The dismissal of Krebs, appointed by Trump himself, has been as sudden as it is foreseeable, in the framework of the disturbing crusade to which the Republican president has launched. Last week, Krebs himself had told his co-workers that he was counting on being fired. Unusually protected by the cadres of a Republican Party fearful of confronting the leader before the second round of elections for two Senate seats in Georgia takes place in January on which will depend who controls the legislative chamber, Trump refuses to accept the resounding electoral victory of Democrat Joe Biden. And determined to show that it is he who is still in charge, even if only until January 20, he does not hesitate to fire those of his team that he considers disloyal. He did so on November 9 with the Secretary of Defense himself, Mark Esper, as part of a relay in extremis in the dome of the Pentagon.
“Chris Krebs’s recent statement on the security of the 2020 elections was highly inaccurate, as there were massive misstatements and fraud, including dead people who voted, supervisors unauthorized to enter polling places, machine failures that changed ballots from Trump to Biden, late votes and much more, “Trump tweeted, listing a series of baseless accusations and forcing Twitter, again, to label his message as” controversial. ” “Therefore, with immediate effect, Chris Krebs has been removed as director of the Agency for Cybersecurity and Infrastructure Security.”
Krebs, a former Microsoft executive who Trump placed at the helm of the agency since its inception in the wake of Russian meddling in the 2016 elections, had been rebutting false accusations of voter fraud for days.
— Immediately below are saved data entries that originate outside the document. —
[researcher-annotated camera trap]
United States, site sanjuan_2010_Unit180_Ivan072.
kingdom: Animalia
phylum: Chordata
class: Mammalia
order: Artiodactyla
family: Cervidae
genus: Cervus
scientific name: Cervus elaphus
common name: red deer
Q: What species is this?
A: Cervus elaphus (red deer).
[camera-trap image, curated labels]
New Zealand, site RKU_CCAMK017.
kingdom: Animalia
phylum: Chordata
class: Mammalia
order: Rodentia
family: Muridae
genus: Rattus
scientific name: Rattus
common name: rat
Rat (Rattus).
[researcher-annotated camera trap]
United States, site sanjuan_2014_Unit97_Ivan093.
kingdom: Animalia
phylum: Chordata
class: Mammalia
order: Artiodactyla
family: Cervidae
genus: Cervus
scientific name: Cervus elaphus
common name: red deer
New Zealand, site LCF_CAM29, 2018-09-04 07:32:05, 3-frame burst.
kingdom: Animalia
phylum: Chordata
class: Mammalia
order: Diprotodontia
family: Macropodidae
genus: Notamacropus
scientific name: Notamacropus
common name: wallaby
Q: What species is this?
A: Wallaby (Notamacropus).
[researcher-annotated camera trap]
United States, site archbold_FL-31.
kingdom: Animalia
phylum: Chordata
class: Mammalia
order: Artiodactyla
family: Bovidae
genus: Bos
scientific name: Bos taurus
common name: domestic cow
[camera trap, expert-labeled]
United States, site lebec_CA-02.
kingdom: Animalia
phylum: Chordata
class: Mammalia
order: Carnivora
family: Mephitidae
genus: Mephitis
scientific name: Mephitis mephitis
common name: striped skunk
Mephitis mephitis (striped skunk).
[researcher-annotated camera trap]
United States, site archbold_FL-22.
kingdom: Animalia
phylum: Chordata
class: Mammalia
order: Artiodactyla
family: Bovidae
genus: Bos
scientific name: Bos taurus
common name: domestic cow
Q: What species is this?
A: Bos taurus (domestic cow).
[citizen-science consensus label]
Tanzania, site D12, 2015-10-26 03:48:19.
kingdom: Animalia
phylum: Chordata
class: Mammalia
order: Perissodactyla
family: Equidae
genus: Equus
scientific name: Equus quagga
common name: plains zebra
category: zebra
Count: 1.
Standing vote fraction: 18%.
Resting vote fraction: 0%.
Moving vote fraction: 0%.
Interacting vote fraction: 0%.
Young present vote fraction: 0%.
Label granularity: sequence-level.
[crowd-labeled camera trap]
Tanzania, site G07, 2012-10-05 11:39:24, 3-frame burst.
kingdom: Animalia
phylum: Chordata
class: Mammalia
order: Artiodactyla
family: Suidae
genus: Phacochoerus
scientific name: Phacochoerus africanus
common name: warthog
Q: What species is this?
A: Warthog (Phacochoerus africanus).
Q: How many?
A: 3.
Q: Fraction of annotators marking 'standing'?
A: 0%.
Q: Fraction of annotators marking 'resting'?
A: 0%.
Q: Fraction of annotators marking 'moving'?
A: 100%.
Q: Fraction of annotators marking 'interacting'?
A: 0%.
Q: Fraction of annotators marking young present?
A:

His agency released statements denying allegations that dead people’s votes could be cast and that the results could be changed without detection. It also distributed a statement from a broad group of federal and state authorities that concluded that the election had been “the safest in the history of the United States.” This same Tuesday, Krebs had tweeted a report in which 59 experts in electoral security assure that there is no evidence of fraud in the elections.
“Honored for having served. We did it well. Defend today, secure tomorrow, ”Krebs tweeted from his personal account, shortly after his dismissal. “It is pathetic, but sadly predictable, that defending and protecting our democratic process is cause for dismissal,” tweeted Democratic Congressman Adam Schiff, chairman of the House Intelligence Committee.